RDC – Musique : Koffi Olomidé serait-il en passe d’être interné au CNPP ?

Le CNPP, acronyme de Centre National des Pathologies Psychiatriques pourrait-il bientôt recevoir un nouveau pensionnaire en la personne du musicien Koffi Olomidé ? Si personne ne dispose de son bulletin médical, pour de nombreux mélomanes ou autres observateurs de la vie musicale congolaise, les actes posés par Koffi Olomidé ces derniers temps, ne seraient pas de nature à garantir une bonne santé mentale pour l’artiste.

Koffi Olomidé aurait-il cherché à créer le buzz, lui qui est désormais bien présent sur les réseaux sociaux, ou a-t-il posé des actes éminemment réfléchis, en s’affichant tantôt avec des vêtements funéraires ou encore des vêtements qui tranchent d’avec tous les codes vestimentaires classiques et même des tenues de scène? Cela interroge à moins qu’il ne soit véritablement « dérangé » dans sa tête. Certes, l’habit ne fait pas le moine, mais c’est par l’habit que l’on reconnait le moine.

Sa dernière sortie, dans laquelle il s’est affiché avec de fringues, comme on en voit chez ceux nouvellement atteint et qui n’ont pas encore été conduit au CNPP, a laissé interrogateurs de nombreux mélomanes qui se sont convaincus que quelque chose ne va pas chez cet artiste dont les actes posés sont sujets à caution. Asalfo en a eu sa dose dernièrement au Femoa en Côte d’Ivoire, quand Koffi a quitté la scène ex abrupto. Depuis, il se demande si son doyen d’artiste est mentalement bien portant et il n’est pas près de l’oublier. Car, comment comprendre qu’un des musiciens intellectuellement parmi les mieux outillés de la RDC, fasse le contraire de ce qui est convenu dans le contrat pour lequel il s’est déplacé à une manifestation, lui qui est un habitué du show-biz, à moins que quelque chose ne se soit dérèglée en lui.
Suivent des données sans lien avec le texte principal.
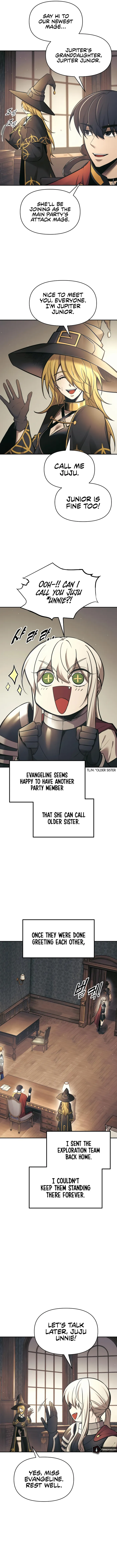 Read I Became the Tyrant of a Defence Game EN Manga Online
Ce dérèglement mental, s’il en est un, a du reste marqué la thématique musicale de Koffi Olomidé qui a vulgarisé le vice à travers des chansons dont l’outrance morale renvoi désormais à des récitals pornographiques. Des pratiques qui contrastent d’avec l’âge de l’artiste, 65 ans qui serait pourtant l’âge de la pudeur, à défaut de la sagesse, pour lui, Antoine Christophe Agbepa Mumba, dit Koffi Olomidé, né le 13 juillet 1956 à Kisangani en République démocratique du Congo.

« Pour connaître les mœurs d’un peuple, il faut écouter sa musique », disait Victor Hugo. Beaucoup se demandent si, entouré de sa femme et ses enfants, dans son salon, Koffi écoute la même musique, qu’il distille à l’extérieur, ou s’il la commente, comme le ferait un écrivain sur son roman, avec les siens. Autrement, quel serait l’apport de Koffi dans l’édification de la jeunesse congolaise. Sous d’autres cieux, sa place serait bien au CNPP, car que vaut l’art, s’il ne contribue à élever l’homme ?
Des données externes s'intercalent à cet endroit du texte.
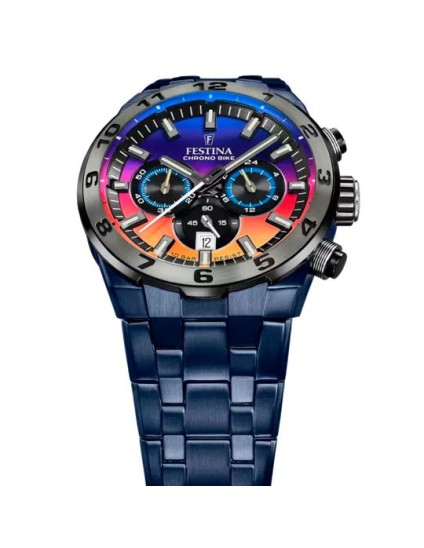 Reloj Festina Special Edition F20709/1 Hombre | Joyería Parejo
Désormais, autant d’indices qui peuvent paraître comme des détails d’une santé psychiatrique déclinante de Koffi Olomidé interrogent sur ce qui se passe véritablement dans sa tête. Des détails sans doute. Mais, « quand un détail devient un symbole, peu importe qu’il soit infime », disait Gilbert Cesbron.
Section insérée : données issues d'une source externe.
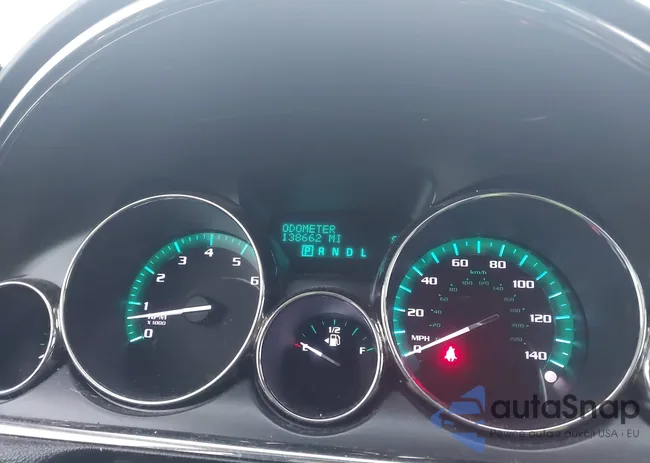 5GAKVCKD8FJ237013: 44317413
Koffi Olomidé est peut-être en détresse et ne serait pas en phase avec toutes ses facultés. Au regard des actes qu’il pose, il est peut-être temps pour ses proches, d’anticiper sur une éventuelle prise en charge médicale de l’artiste, à défaut de l’interner au CNPP où beaucoup pensent qu’il y a déjà sa place car, jamais l’illuminé ne se reconnait en dérangement. Seuls ceux qui l’assistent savent qu’il n’est plus le même.